The reported case illustrates quite common diagnostic difficulties found in mesothelioma. No cytological examinations of the pleural effusion showed the presence of neoplastic cells. They are found in only approx. 50% of patients with pleural effusion produced in the course of mesothelioma [4]. Repeated FNAB did not reveal the diagnosis either, despite its common use in mesothelioma diagnostics. This is because it was the hard, hyalinised, supradiaphragmatic tumour that was punctured, while the diagnosis was made on the basis of the material aspirated from small pleural nodules.

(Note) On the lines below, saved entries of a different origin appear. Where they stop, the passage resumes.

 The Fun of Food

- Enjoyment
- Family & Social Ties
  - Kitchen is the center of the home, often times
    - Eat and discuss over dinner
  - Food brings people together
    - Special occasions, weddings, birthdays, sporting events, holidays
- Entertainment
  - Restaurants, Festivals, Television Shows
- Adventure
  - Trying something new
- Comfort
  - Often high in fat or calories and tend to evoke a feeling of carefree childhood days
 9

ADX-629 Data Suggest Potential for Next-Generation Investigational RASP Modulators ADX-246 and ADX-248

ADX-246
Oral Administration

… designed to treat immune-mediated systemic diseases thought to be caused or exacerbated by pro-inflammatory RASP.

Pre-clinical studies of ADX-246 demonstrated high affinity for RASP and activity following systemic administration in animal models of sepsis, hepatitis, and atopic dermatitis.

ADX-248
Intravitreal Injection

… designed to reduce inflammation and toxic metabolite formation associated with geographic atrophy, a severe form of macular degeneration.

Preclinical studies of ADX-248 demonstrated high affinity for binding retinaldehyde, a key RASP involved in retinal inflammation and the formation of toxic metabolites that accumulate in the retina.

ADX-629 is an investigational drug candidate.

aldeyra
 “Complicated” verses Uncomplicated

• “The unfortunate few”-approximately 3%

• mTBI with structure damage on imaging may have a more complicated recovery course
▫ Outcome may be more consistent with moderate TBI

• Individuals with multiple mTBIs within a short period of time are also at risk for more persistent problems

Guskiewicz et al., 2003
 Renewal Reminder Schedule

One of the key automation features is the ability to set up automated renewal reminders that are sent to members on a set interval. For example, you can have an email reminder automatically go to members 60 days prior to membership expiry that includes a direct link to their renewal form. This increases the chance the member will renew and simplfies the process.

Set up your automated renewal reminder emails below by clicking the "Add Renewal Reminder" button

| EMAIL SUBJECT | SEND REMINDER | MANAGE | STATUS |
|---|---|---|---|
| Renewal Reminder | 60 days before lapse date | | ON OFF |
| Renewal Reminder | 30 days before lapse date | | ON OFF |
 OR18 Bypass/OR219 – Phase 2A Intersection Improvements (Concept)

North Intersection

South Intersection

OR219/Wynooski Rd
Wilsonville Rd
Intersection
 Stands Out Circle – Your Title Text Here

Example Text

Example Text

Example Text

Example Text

A widely recommended diagnostic tool in case of suspected mesothelioma is the videothoracoscopy. It allows for sampling as much material as necessary to carry out immunohistochemical examinations required for the final diagnosis [4]. In the presented case, it was the thoracoscopy that allowed for making the final diagnosis.
Conclusions
Mesothelioma is a tumour causing many diagnostic difficulties. It, and especially its localised form, belongs to rare neoplasms. However, we should be aware of the presence of the localised form, due to the predicted incidence increase by the year 2020–2030 [6].
Acknowledgments
Prof. Kazimierz Jaśkiewicz, MD PhD, and Małgorzata Kurzępa, MD, for their help in preparing the case report.